Il paraît que pour remédier à l'éventuel manque de matériaux de construction, la NSLD a demandé aux contracteurs de considérer de nouveaux modes de construction. Dans l'interview d'un des directeurs d'une des compagnies contractuelles choisies, ce dernier annonce que certains d'entre eux envisagent d'avoir recours à la construction monolithique, c'est-à-dire constituée d'un seul bloc, un genre de préfabrication. Les implications d'une telle politique sont énormes.

Justement quelles sont les implications ?

Premièrement, on aura plusieurs types de construction pour le même prix. Deuxièmement, généralement, la construction monolithique revient à meilleur marché. Donc, certains contracteurs seront privilégiés et leur marge de profit augmentera sensiblement. L'ironie est que le directeur souligne qu'il y a un arrangement avec la NSLD pour revoir le prix par appartement si les entrepreneurs encourent des charges additionnelles. Troisièmement, quid de la solidité des maisons monolithiques ? Il y a aussi le fait que les maisons faites en bloc sont plus résistantes aux changements de température et résistent aux vents cycloniques.

Bref, ce sera une cacophonie car le level playing field, qui est normalement garanti par un exercice de tendering, n'existera plus.

Il y a aussi le fait que le dépôt a été revu de 10 à 25 %...

Évidemment. Ceci n'aurait pas été possible sous un exercice de tendering digne de ce nom. Mais il y a aussi le fait que, malgré la déclaration du Premier ministre adjoint au Parlement, l'allocation du nombre de maisons aux contracteurs est toujours floue. Comment des compagnies de renom, comme General Construction ou Gamma Civic, ontelles décidé de se lancer dans la construction de 200 unités chacune alors que les petits, eux, veulent construire entre 800 à 900 unités chacun ?

Le député Osman Mohamed a eu parfaitement raison de signaler les risques d'allouer des paiements à l'avance de l'ordre de 25 % au lieu de 10 %. Et c'est maintenant qu'on va voir pourquoi les sept ou plus contracteurs n'ont pas encore soumis leur bilan financier au Registrar of Companies ? Ce genre de problème aurait été évité avec des appels d'offres normaux.

Vous pensez que l'absence d'appels d'offres fausse le marché ?

D'après moi, ce projet est le premier où une somme astronomique est concernée et où une institution négocie directement avec les contracteurs, sans passer par un tender. Les mauvaises langues parlent de la proximité d'au moins sept entrepreneurs avec le pouvoir.

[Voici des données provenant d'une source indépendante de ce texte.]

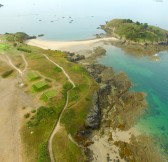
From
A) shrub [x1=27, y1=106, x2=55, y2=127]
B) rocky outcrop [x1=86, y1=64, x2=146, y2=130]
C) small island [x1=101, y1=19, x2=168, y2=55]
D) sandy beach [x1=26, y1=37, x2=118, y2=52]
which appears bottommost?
sandy beach [x1=26, y1=37, x2=118, y2=52]

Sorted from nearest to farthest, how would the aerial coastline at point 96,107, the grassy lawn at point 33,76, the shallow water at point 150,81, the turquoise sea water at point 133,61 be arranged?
the aerial coastline at point 96,107
the shallow water at point 150,81
the turquoise sea water at point 133,61
the grassy lawn at point 33,76

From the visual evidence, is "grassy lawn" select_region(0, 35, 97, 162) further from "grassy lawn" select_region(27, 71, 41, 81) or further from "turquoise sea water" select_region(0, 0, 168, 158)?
"turquoise sea water" select_region(0, 0, 168, 158)

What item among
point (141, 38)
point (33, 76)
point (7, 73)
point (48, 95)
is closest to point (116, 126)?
point (48, 95)

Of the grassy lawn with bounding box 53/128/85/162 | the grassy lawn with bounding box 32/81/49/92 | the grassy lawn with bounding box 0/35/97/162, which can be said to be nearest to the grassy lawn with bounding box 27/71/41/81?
the grassy lawn with bounding box 0/35/97/162

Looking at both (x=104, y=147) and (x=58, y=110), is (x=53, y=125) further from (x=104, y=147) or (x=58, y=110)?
(x=104, y=147)

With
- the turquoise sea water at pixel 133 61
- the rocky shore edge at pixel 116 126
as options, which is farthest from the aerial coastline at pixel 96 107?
the turquoise sea water at pixel 133 61

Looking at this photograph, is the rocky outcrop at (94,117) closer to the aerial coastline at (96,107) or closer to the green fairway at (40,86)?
the aerial coastline at (96,107)
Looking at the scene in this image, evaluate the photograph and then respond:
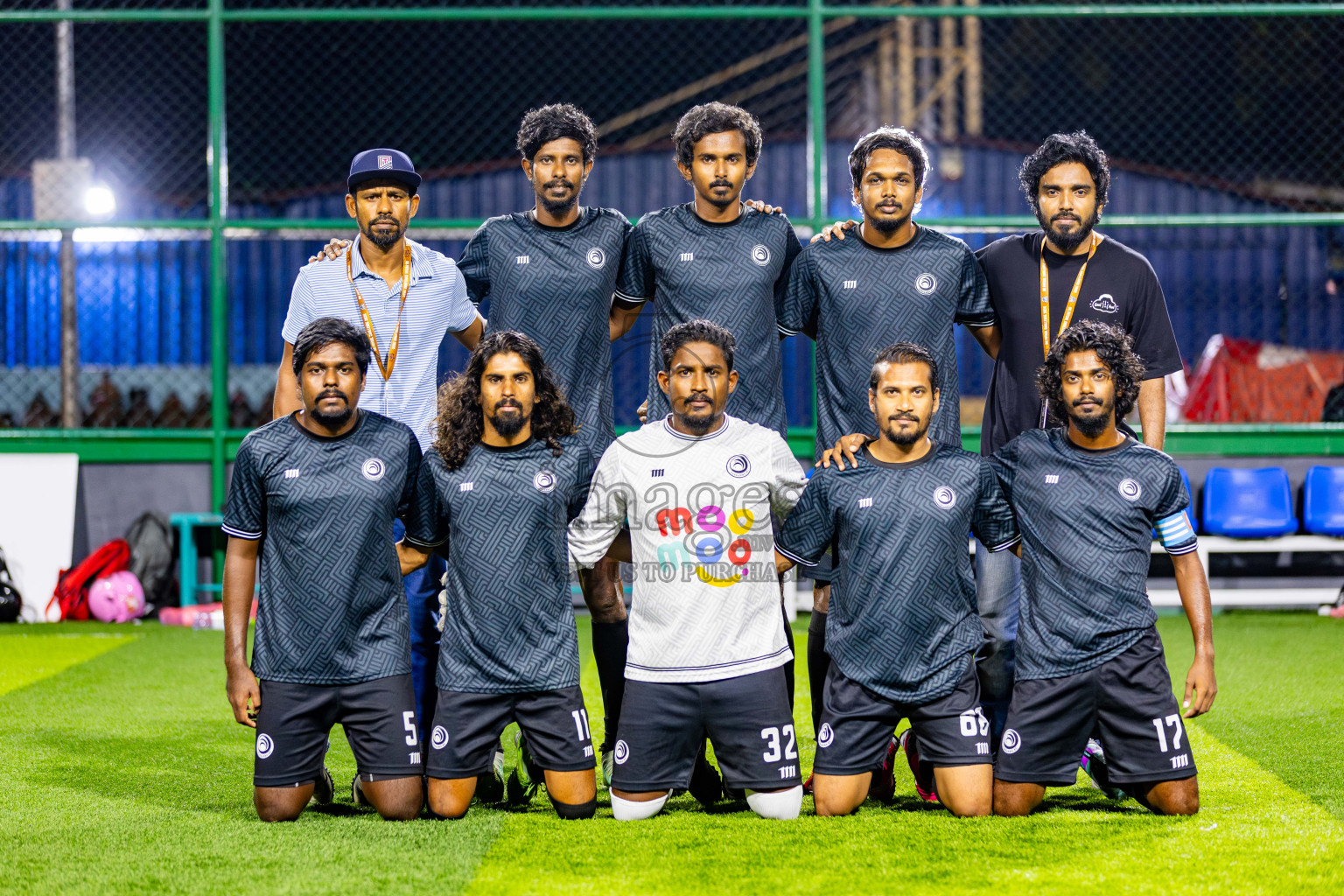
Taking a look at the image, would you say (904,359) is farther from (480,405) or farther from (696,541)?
(480,405)

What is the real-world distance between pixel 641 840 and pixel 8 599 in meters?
6.35

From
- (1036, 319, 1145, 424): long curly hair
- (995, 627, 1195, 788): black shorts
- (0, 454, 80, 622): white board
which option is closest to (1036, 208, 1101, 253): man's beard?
(1036, 319, 1145, 424): long curly hair

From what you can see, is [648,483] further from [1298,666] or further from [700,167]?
[1298,666]

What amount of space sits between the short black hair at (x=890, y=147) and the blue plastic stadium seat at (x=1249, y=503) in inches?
202

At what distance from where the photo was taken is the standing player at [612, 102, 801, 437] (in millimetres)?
4559

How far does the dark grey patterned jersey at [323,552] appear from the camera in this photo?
422 cm

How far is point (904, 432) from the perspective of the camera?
4.17 meters

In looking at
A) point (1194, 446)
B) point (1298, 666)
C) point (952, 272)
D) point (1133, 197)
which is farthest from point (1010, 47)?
point (952, 272)

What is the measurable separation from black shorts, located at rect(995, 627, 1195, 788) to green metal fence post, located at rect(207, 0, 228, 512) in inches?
248

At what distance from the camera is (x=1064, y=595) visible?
165 inches

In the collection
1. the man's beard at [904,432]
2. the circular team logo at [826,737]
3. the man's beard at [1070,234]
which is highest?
the man's beard at [1070,234]

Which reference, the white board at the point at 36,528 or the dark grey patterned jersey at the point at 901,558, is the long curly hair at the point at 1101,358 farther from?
the white board at the point at 36,528

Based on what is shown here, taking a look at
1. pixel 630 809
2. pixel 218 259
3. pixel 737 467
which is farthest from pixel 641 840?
pixel 218 259

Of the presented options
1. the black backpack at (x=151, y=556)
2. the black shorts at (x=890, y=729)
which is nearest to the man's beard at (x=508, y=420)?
the black shorts at (x=890, y=729)
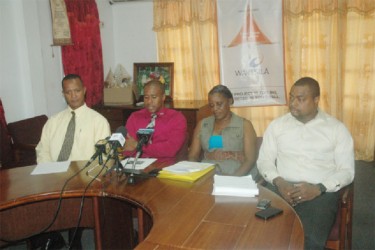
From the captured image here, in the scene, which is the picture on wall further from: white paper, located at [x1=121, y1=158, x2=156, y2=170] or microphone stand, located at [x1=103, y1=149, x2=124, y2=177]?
microphone stand, located at [x1=103, y1=149, x2=124, y2=177]

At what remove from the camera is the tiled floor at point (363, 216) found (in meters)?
2.83

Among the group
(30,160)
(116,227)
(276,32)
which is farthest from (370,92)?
(30,160)

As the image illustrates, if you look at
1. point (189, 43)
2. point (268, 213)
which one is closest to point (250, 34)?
point (189, 43)

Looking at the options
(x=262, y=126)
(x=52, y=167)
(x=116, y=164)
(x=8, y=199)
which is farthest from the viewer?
(x=262, y=126)

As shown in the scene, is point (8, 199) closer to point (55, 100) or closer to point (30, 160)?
point (30, 160)

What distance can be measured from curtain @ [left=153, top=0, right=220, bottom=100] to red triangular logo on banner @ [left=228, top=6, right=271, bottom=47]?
1.14ft

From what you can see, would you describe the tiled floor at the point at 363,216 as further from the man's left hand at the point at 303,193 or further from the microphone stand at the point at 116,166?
the microphone stand at the point at 116,166

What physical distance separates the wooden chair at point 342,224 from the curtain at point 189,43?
3.27 meters

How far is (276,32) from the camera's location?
488cm

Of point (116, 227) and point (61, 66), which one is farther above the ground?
point (61, 66)

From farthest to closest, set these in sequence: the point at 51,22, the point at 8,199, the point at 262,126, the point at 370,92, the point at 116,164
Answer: the point at 262,126 → the point at 370,92 → the point at 51,22 → the point at 116,164 → the point at 8,199

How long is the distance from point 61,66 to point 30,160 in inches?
55.1

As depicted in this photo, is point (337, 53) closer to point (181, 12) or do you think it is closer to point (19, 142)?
point (181, 12)

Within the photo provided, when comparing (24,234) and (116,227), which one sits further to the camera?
(116,227)
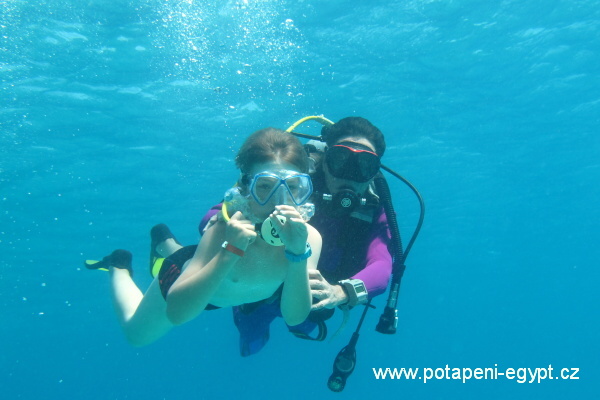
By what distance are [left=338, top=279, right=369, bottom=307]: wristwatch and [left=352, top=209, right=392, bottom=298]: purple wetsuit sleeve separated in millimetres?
295

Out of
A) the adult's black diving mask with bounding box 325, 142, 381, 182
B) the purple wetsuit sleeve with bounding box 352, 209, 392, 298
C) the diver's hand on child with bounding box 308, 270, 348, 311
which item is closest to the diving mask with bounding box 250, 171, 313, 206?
the diver's hand on child with bounding box 308, 270, 348, 311

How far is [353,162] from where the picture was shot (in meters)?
5.67

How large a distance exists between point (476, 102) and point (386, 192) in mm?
13721

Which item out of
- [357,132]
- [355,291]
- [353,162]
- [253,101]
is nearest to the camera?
[355,291]


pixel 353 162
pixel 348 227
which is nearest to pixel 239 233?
pixel 353 162

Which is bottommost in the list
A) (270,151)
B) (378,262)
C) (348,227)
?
(378,262)

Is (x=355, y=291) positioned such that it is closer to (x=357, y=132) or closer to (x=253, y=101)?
(x=357, y=132)

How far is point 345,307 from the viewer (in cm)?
482

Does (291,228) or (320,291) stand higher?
(291,228)

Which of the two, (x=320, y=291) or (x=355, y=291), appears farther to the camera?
(x=355, y=291)

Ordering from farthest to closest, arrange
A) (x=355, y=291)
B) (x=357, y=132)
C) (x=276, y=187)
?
(x=357, y=132), (x=355, y=291), (x=276, y=187)

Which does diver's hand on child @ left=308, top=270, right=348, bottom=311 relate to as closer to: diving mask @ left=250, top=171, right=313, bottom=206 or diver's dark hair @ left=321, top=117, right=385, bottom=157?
diving mask @ left=250, top=171, right=313, bottom=206

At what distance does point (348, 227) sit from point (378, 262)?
2.61 feet

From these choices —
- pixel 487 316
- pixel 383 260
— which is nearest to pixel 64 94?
pixel 383 260
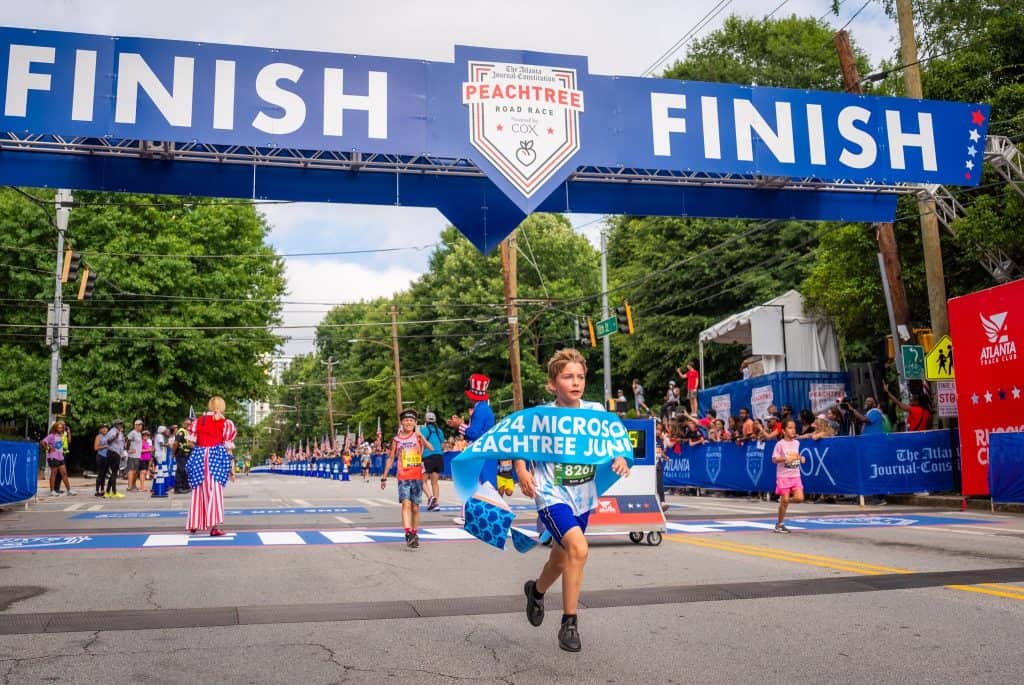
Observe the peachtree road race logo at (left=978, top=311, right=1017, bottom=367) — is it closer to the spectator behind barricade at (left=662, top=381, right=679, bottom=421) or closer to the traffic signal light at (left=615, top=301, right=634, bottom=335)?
the spectator behind barricade at (left=662, top=381, right=679, bottom=421)

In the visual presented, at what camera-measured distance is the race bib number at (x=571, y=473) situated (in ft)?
19.3

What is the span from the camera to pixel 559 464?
591cm

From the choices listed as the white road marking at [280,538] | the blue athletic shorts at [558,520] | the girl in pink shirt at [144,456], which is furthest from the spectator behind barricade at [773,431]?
the girl in pink shirt at [144,456]

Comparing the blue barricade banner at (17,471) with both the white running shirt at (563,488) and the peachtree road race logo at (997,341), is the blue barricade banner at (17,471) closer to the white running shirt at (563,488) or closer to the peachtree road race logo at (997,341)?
the white running shirt at (563,488)

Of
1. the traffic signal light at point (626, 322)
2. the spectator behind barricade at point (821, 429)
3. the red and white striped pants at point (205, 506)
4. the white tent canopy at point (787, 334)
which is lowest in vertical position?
the red and white striped pants at point (205, 506)

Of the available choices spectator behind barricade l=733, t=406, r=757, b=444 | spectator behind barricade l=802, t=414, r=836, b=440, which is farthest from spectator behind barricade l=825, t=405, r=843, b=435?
spectator behind barricade l=733, t=406, r=757, b=444

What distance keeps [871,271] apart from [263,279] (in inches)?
1108

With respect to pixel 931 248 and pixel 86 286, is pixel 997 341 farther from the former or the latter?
pixel 86 286

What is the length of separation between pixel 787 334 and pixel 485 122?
1879 centimetres

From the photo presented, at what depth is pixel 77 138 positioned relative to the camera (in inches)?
578

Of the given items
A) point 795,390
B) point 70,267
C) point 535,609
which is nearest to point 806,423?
point 795,390

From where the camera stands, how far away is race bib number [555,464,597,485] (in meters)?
5.89

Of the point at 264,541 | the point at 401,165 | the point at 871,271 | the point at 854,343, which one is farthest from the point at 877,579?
the point at 854,343

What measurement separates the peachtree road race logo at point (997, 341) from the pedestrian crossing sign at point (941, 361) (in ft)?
6.44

Au-delà de cela, nous avons une Competition Commission qui a comme mission de s'assurer qu'il y ait une concurrence saine et afin d'éviter les collusions restrictives. Or, il paraît que des contractuels voulaient participer au projet de la NSLD mais n'ont pas été retenus. En passant, la Competition Commission, après enquête, vient de sanctionner, avec raison, cinq producteurs de cerfs qui ont vendu leur produit directement à un distributeur de cerfs à Maurice. Si elle l'a fait pour un si petit marché, j'espère qu'elle enquêtera aussi sur le mégaprojet de la NSLD !

J'ai des informations qu'une compagnie indienne a sollicité la NSLD pour être parmi les constructeurs. Et vous savez bien ce qui va se passer si elle est choisie...

Mais vous êtes d'accord que les gens au bas de l'échelle ont besoin d'un coup de pouce ?

Parfaitement. Mais j'espère que les 30 000 personnes inscrites depuis des années auront la priorité. N'oubliez pas que les bénéficiaires ne payeront que Rs 900 000 et les subsides seront de l'ordre de Rs 1 800 000 par unité. Pour les 8 000 unités, les contribuables auront à casquer Rs 14,4 milliards.

Les responsables de la NSLD ont le devoir de venir d'éclairer la population sur les détails de ce projet ; ils ne peuvent pas se cacher derrière les déclarations du ministre au Parlement. N'oubliez pas qu'on vient d'approuver Rs 5 milliards et que le prochain Budget devra faire encore plus de provisions.